___ Records ___

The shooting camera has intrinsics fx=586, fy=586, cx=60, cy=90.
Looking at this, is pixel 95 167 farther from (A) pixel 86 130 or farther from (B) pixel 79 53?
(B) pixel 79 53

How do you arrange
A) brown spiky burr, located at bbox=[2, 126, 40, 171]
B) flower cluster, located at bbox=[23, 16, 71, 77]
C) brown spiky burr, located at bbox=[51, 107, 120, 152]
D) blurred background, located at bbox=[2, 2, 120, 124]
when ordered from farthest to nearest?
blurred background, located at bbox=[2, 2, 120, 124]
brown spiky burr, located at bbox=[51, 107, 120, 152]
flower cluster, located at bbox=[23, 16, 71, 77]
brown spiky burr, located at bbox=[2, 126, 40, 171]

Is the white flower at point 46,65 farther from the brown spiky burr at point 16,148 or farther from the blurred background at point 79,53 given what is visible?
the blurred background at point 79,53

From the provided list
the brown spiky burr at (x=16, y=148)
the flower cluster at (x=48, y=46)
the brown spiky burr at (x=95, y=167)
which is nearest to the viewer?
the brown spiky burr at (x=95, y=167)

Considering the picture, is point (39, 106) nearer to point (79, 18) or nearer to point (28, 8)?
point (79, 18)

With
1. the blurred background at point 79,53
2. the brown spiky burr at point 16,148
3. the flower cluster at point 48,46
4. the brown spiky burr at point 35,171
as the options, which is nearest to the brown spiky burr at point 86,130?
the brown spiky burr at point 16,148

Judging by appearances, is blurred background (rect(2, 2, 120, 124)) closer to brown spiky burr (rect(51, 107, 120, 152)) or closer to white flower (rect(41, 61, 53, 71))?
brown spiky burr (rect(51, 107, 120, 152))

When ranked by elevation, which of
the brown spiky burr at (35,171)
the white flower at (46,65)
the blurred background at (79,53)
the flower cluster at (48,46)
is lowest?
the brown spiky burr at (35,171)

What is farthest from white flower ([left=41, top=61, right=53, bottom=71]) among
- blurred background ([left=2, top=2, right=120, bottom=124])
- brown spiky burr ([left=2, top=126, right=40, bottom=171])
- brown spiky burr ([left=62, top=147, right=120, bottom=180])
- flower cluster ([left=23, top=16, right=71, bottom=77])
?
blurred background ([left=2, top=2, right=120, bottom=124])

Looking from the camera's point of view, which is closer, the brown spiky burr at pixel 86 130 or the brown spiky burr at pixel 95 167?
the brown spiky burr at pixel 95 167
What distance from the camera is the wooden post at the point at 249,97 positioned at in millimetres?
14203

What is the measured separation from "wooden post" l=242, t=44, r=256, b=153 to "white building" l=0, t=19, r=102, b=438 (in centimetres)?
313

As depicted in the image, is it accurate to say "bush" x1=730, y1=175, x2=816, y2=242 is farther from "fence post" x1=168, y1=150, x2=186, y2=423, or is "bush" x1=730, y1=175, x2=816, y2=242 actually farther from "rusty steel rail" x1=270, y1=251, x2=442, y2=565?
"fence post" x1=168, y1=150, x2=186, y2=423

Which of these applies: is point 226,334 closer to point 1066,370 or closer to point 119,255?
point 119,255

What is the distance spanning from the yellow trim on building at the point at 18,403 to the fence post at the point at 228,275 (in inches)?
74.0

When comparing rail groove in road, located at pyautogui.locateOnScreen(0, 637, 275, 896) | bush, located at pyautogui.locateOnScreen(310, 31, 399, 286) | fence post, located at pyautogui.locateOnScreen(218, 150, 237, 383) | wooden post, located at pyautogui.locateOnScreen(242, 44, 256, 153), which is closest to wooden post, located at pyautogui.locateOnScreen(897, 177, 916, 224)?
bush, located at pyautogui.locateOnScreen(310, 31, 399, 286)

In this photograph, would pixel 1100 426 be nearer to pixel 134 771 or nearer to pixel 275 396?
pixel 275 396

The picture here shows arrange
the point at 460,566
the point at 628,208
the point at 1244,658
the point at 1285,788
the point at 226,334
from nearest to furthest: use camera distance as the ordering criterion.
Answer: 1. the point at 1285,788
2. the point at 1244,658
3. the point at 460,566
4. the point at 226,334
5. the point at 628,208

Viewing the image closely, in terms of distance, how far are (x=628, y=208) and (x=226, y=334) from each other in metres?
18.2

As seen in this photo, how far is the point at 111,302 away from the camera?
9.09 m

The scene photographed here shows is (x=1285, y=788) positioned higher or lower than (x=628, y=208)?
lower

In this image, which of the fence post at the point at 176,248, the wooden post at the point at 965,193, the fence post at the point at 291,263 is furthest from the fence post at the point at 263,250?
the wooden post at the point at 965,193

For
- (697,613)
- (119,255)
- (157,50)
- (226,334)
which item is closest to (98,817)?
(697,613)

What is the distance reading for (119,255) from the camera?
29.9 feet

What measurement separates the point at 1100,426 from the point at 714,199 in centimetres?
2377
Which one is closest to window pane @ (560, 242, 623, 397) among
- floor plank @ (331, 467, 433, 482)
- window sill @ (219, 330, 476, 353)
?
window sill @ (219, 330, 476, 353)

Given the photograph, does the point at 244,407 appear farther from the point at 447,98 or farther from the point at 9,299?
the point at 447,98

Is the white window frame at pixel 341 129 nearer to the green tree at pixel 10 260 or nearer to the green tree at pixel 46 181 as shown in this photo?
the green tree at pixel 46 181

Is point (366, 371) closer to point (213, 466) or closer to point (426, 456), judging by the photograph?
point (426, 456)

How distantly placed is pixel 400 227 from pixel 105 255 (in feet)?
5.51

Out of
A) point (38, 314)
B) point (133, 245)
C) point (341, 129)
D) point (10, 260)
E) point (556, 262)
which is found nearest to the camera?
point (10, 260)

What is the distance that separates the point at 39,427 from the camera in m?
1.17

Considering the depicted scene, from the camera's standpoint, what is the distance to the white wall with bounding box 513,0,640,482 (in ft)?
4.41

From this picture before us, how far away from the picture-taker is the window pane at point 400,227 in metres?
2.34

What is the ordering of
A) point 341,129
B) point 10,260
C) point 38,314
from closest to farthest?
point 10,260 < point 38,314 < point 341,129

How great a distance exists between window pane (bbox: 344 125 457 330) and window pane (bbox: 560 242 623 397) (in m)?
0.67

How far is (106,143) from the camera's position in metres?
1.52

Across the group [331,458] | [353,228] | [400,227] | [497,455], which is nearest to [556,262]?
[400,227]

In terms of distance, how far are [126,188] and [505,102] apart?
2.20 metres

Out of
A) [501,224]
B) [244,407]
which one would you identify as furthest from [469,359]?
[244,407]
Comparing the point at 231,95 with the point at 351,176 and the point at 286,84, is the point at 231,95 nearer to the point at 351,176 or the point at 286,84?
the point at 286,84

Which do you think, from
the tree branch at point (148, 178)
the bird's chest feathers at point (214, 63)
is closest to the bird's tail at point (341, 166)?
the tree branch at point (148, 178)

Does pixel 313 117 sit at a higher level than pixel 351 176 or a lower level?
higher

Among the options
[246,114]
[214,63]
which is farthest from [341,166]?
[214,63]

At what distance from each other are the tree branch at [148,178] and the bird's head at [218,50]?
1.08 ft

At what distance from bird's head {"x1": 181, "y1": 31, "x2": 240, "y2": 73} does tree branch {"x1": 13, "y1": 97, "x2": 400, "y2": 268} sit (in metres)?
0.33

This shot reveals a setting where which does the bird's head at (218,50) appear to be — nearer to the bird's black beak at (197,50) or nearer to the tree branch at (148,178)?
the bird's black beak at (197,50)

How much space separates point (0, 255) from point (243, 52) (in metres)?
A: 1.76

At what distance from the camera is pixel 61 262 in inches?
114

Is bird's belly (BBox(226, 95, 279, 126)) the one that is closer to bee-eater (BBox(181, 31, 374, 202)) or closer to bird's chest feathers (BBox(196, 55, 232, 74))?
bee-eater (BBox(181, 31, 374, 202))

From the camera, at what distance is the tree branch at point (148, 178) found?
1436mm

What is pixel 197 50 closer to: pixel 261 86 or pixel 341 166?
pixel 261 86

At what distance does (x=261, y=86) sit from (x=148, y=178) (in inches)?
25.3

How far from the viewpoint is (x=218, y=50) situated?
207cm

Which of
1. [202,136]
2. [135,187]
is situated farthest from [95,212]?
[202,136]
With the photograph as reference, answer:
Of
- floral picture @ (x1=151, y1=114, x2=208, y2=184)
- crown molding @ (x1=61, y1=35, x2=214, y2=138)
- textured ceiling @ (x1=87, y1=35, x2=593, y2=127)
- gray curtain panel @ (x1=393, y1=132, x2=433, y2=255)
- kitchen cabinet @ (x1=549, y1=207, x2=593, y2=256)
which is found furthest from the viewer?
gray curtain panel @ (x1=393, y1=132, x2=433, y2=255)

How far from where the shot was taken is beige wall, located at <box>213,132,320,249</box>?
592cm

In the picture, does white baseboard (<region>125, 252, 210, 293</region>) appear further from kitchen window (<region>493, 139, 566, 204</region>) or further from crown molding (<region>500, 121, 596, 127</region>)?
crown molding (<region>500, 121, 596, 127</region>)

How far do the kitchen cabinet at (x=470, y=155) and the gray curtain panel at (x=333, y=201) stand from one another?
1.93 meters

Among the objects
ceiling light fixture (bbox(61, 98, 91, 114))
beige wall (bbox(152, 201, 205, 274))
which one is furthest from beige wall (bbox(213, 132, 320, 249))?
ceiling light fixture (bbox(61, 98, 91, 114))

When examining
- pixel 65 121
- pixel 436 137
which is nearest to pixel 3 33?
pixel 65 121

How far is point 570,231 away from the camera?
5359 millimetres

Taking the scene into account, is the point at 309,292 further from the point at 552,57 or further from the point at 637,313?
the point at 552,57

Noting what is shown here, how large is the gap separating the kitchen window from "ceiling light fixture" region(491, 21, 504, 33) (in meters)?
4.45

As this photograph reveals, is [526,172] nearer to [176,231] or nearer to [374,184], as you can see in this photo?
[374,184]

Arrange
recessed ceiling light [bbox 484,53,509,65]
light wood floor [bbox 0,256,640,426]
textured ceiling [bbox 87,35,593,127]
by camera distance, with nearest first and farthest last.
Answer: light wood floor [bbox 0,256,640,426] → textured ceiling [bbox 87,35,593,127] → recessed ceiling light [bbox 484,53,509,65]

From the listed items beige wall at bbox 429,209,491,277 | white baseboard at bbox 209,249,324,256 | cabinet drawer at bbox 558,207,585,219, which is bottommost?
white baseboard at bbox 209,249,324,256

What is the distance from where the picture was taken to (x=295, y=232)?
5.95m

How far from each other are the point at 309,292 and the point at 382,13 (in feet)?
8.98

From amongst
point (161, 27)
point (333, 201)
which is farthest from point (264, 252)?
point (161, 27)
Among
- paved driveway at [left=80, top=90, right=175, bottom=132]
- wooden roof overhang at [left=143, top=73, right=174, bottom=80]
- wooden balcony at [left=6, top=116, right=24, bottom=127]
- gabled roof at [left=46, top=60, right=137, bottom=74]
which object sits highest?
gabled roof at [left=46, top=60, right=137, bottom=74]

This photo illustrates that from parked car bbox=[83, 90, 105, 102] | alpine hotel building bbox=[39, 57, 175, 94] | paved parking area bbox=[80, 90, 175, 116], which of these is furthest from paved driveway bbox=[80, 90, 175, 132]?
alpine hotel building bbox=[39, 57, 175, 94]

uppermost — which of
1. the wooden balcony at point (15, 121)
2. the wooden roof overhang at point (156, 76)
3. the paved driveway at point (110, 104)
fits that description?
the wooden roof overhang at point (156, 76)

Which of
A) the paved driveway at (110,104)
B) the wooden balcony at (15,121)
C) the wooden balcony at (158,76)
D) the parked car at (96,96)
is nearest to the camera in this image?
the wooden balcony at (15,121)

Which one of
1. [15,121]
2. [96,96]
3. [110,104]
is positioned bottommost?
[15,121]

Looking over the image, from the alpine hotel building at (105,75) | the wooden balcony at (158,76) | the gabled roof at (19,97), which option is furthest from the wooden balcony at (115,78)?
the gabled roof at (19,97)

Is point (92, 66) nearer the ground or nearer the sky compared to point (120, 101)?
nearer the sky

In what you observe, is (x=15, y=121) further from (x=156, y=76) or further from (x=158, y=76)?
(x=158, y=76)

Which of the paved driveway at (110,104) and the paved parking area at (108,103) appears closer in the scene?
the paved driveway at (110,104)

___

◆ Instructions for the task:
Put the part of the entries that opens with the line containing "How distantly placed" and closes with the line containing "point 10,260 < point 38,314 < point 341,129" into a Markdown table with the columns Row and Text, one numbered row per line and blank lines left out.

◆ Solution:
| Row | Text |
|---|---|
| 1 | How distantly placed is pixel 400 227 from pixel 105 255 (in feet)? |
| 2 | 5.51 |
| 3 | Out of |
| 4 | A) point (38, 314) |
| 5 | B) point (133, 245) |
| 6 | C) point (341, 129) |
| 7 | D) point (10, 260) |
| 8 | E) point (556, 262) |
| 9 | which is found nearest to the camera? |
| 10 | point (10, 260) |
| 11 | What is the distance that separates the point at 39,427 from the camera in m? |
| 12 | 1.17 |
| 13 | Considering the depicted scene, from the camera's standpoint, what is the distance to the white wall with bounding box 513,0,640,482 (in ft)? |
| 14 | 4.41 |
| 15 | From this picture before us, how far away from the picture-taker is the window pane at point 400,227 in metres? |
| 16 | 2.34 |
| 17 | What is the ordering of |
| 18 | A) point 341,129 |
| 19 | B) point 10,260 |
| 20 | C) point 38,314 |
| 21 | from closest to farthest? |
| 22 | point 10,260 < point 38,314 < point 341,129 |